Part-of-Speech and Named Entity Recognition annotations in MCSQ¶
-
annotation.mcsq_annotation.
ner_annotation
(df, ner, filename)[source]¶ Iterates through the preprocessed and POS tag annotated ENG, CAT, GER, FRE, POR, NOR and SPA spreadsheets, adding the NER annotation.
- Parameters
df (param1) – the dataframe that holds the preprocessed and POS tag annotated questionnaire.
ner (param2) – pretrained NER model provided by Spacy or FlairNLP.
- Returns
df_tagged (pandas dataframe), the questionnaire with added NER annotations.
-
annotation.mcsq_annotation.
pos_tag_annotation
(df, pos)[source]¶ Iterates through the preprocessed spreadsheets, adding the POS tag annotation.
- Parameters
df (param1) – the dataframe that holds the preprocessed questionnaire.

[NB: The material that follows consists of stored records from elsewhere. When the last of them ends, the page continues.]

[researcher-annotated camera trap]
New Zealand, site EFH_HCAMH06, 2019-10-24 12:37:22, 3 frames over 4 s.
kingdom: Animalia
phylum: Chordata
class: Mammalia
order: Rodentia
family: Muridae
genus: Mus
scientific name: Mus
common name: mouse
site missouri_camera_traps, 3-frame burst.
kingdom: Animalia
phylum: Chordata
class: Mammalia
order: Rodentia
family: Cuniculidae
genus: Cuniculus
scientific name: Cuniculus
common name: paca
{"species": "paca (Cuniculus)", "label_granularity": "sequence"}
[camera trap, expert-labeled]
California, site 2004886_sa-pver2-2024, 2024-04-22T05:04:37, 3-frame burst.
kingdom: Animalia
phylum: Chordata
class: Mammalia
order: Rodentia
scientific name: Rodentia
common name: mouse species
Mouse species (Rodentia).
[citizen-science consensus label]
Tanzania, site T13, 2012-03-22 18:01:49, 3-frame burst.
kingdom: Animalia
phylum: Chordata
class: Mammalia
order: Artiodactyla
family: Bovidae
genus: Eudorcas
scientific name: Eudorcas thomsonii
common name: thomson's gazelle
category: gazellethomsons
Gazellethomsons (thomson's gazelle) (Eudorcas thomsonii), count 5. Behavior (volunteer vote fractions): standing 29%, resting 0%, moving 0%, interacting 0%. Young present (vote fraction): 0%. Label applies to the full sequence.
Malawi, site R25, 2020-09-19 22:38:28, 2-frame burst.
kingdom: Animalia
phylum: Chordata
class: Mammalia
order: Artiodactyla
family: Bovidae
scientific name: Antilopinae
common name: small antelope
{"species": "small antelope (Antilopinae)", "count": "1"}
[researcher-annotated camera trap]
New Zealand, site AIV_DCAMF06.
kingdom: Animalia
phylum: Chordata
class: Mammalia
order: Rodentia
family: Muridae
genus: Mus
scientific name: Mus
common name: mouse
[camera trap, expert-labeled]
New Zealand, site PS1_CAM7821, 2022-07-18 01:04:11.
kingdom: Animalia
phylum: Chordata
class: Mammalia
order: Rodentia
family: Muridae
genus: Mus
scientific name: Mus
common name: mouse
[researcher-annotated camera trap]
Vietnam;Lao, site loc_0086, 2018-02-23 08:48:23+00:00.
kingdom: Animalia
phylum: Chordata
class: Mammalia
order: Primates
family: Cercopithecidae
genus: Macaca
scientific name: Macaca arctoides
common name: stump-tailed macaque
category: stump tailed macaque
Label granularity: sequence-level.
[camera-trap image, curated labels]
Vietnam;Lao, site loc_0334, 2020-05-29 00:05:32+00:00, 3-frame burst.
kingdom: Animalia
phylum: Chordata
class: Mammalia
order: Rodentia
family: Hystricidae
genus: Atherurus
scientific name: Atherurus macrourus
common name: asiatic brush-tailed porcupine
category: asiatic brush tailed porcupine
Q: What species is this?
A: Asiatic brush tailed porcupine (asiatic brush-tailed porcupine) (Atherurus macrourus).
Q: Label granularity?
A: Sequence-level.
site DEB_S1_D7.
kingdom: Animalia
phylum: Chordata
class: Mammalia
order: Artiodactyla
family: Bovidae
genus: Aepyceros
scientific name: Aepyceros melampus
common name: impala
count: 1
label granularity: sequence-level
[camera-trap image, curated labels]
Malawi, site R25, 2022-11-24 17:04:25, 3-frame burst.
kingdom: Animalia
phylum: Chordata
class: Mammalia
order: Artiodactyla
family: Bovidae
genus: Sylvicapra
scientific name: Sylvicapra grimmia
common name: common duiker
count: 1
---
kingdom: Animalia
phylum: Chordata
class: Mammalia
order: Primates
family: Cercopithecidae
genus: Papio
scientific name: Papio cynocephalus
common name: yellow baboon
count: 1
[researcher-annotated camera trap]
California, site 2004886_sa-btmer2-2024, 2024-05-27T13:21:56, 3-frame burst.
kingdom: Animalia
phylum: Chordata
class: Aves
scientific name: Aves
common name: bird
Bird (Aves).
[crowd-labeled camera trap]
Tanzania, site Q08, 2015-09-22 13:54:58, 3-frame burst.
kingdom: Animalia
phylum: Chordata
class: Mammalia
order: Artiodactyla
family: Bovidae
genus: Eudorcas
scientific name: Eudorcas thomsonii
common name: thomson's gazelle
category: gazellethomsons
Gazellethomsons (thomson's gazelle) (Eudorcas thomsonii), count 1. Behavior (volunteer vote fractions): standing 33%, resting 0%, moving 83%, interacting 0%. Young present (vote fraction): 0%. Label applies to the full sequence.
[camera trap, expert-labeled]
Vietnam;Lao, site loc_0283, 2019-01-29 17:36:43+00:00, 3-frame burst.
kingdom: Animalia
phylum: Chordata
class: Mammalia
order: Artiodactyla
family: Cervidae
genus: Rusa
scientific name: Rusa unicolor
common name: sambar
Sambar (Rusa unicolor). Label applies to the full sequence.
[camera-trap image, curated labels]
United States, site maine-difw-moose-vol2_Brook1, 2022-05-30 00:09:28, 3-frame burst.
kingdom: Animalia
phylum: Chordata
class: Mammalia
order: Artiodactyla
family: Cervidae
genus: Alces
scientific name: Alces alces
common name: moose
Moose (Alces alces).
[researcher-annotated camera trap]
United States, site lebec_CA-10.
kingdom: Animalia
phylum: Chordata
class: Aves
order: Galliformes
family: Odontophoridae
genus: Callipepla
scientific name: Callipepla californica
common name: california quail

pos (param2) – pretrained or in-house trained (CAT, POR, rUS) model provided by FlairNLP.
- Returns
df_tagged (pandas dataframe), the questionnaire with added POS tag annotations.
-
annotation.mcsq_annotation.
select_ner_model
(language)[source]¶ Selects the appropriate named entity recognition (NER) model based on the language. ENG, GER, FRE, SPA language use pretrained models provided by Flair. CZE and RUS languages use multilingual pretrained model provided by Deeppavlov. CAT, NOR and POR languages use pretrained models provided by SpaCy
- Parameters
language (param1) – 3-digit language ISO code.
- Returns
NER tagging model (Spacy or FlairNLP model).
-
annotation.mcsq_annotation.
select_pos_model
(language)[source]¶ Selects the appropriate pos tagging model based on the language. ENG language uses a pretrained model provided by Flair. NOR, SPA, GER, CZE, and FRE languages use multilingual pretrained model provided by Flair. CAT, RUS and POR languages use models trained by me.
- Parameters
language (param1) – 3-digit language ISO code.
- Returns
part-of-speech tagging model (Pytorch object).
-
annotation.ner_annotation_cze_rus.
ner_annotation
(df, ner)[source]¶ Iterates through the preprocessed and POS tag annotated RUS and CZE spreadsheets, adding the NER annotation. POS tag is done in the mcsq_annotation script. CZE and RUS languages use multilingual pretrained model provided by Deeppavlov.
The Slavic-BERT-NER from Deeppavlov uses lib versions that are imcompatible with the ones from the mcsq_annotation script, therefore this script should be run using a separate virtual environment.
- Parameters
df (param1) – the dataframe that holds the preprocessed and POS tag annotated questionnaire.
ner (param2) – pretrained NER model provided by Deeppavlov.
- Returns
df_tagged (pandas dataframe), the questionnaire with added NER annotations.
-
annotation.wis_annotated_text_to_alignment.
add_annotation
(df_source, df_target, df_alignment)[source]¶ Adds NER/POS annotations in the alignment files by copying the annotations from the spreadsheets. Differently from the EVS, ESS and SHARE files, all the WIS files have 1-1 correspondences and come prealigned, therefore these files do not have to go through the Alignment algorithm.
- Parameters
df_source (param1) – the dataframe that holds the preprocessed annotated source questionnaire.
df_target (param2) – the dataframe that holds the preprocessed annotated target questionnaire.
df_alignment (param3) – the dataframe that holds the alignment questionnaire, without annotations.
- Returns
df_alignment (pandas dataframe) with added NER and POS annotations that were copied from the df_source and df_target.